Inadequate control of operational changes could result in security weaknesses, impact on performance, availability, integrity and confidentiality of the infrastructure and its informational resources.
Not purging data following a transition of an informational resources (e.g. web site, system migration) could lead to improper data protection and potential unauthorized access to sensitive information and cause negative impact to Mortgage Planners (e.g. legal liability).
5 SIGNIFICANT CHANGES
5.1 Policy Statement
Following a significant change, all relevant requirements must be implemented on all new or modified systems and networks, and documentation must be updated when applicable.
The change management process must distinguish significant change vs standard change to an informational resource (e.g. changing/adding/removing cyber assets, solution components, network or security controls). A significant change requires to define the following elements in an implementation plan: system or solution affected, technical detail of the change, impact of change (e.g. requiring reboot or interruption), a roll-back plan, steps of the change as well as how and by who it will be tested must be documented. Finally, the implementation change must be approved/authorized prior executing a change.
The process needs to trigger appropriate security activities in the event of significant change, as applicable:
- Vulnerability analysis and penetration test on cyber-related assets following the significant change (e.g. public facing web application).

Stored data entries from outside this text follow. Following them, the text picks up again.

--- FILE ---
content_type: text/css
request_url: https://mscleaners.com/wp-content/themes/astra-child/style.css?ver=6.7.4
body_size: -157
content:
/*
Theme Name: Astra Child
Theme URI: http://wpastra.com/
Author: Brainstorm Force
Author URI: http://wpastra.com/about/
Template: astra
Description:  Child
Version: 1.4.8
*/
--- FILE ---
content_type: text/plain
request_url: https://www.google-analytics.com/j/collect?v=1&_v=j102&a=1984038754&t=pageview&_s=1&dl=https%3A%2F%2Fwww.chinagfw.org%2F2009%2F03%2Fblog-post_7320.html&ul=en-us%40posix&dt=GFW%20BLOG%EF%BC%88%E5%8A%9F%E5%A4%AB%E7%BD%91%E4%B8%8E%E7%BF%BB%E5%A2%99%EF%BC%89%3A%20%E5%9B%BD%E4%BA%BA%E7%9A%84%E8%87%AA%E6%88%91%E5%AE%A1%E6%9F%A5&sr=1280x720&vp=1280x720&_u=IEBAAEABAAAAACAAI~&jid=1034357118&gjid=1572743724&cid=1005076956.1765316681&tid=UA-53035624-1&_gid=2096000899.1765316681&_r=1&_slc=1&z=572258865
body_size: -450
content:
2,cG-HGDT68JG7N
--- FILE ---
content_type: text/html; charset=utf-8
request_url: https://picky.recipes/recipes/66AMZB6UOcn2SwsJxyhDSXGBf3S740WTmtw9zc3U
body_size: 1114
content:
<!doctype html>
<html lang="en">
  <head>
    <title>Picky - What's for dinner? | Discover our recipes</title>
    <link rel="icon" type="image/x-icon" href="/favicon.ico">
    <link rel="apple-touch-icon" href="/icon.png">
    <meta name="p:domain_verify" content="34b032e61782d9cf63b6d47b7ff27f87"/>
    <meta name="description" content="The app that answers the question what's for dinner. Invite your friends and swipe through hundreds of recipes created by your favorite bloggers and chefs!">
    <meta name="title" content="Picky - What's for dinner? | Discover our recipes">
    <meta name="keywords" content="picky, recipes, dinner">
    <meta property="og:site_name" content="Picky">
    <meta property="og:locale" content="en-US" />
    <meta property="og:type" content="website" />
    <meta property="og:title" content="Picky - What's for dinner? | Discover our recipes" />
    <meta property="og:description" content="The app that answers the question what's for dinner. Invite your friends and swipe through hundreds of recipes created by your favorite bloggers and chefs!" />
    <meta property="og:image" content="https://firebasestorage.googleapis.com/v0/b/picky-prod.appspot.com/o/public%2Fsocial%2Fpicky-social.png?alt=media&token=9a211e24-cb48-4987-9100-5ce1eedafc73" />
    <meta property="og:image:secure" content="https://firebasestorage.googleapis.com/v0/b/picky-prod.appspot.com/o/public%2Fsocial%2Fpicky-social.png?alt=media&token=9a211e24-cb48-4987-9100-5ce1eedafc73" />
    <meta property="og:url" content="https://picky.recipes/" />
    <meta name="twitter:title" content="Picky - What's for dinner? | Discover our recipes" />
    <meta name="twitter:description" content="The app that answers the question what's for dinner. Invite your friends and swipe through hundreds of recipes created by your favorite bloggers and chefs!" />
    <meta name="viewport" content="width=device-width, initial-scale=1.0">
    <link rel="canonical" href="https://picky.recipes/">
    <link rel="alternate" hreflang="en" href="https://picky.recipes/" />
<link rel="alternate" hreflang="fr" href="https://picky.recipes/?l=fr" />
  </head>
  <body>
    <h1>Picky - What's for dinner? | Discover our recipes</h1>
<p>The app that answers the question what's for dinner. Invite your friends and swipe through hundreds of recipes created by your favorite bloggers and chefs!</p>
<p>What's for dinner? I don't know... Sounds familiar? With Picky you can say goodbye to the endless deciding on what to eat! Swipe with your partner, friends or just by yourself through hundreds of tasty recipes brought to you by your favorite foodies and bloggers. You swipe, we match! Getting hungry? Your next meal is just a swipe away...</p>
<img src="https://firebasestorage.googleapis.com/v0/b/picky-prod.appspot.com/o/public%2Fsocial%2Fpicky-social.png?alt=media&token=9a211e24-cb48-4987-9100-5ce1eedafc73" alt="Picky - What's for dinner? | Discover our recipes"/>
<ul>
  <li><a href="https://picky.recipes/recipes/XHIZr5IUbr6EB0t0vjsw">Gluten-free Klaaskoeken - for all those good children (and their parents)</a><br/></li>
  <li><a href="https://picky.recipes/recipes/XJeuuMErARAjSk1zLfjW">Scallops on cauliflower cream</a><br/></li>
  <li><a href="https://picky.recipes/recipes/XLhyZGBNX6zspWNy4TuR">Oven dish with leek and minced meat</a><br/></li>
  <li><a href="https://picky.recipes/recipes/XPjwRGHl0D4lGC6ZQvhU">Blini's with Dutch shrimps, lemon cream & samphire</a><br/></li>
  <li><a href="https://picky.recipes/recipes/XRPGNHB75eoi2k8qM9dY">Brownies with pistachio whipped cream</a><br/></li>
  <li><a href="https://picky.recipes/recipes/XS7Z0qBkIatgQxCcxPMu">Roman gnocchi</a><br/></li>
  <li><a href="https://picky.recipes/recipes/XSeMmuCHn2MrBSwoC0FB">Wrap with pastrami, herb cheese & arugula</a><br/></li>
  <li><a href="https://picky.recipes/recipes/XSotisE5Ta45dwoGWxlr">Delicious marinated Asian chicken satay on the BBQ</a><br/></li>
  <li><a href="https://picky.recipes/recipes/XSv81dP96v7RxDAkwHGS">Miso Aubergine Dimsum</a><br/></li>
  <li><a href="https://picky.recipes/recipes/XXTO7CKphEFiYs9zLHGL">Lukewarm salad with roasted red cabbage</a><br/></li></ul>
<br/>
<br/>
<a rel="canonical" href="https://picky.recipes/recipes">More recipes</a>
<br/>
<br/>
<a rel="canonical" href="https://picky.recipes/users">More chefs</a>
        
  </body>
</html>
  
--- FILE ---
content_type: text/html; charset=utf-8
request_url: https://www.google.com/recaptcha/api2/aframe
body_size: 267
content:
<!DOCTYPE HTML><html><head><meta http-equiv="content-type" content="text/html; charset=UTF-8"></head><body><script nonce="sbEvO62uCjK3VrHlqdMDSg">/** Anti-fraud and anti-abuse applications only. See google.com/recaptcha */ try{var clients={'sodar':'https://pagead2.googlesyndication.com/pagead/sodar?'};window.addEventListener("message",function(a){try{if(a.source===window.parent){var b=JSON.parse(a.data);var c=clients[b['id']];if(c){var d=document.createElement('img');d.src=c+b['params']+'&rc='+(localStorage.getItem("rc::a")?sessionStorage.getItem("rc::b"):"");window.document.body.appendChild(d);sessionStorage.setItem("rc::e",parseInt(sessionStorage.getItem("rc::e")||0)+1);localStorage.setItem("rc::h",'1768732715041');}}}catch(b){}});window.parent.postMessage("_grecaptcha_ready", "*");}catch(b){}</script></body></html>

- Documenting/test/communicate changes.
- Update diagram, inventory, configuration standard and system specifications.
5.2 Security Risks
Without a process distinguishing significant changes from a standard changes, appropriate security activities could not be executed and weaknesses could remain unknown and exploited by a threat agent. This could lead to a serious issue related to confidentiality, integrity and/or availability of the infrastructure, the information system and its informational resources.
6 MONITORING COMMITTEE AND CHANGE
6.1 Policy Statement
A formal change control process must be established to ensure that change management committee authorize any changes to critical informational assets and/or to the information system, and/or the infrastructure used in the realization of the company’s services (including addition and/or removal of software/code/configuration or hardware).
6.2 Security Risks
Without formal change control, unauthorized modifications could be made, or changes could be made without a proper assessment of the risks and the potential impact of change.
Improper changes could also be made or a change could be made without properly assessing risk or without following a standard approach (e.g. without these elements: requirements definition, implementation plan, standard test plan, impact of change analysis, recovery procedure).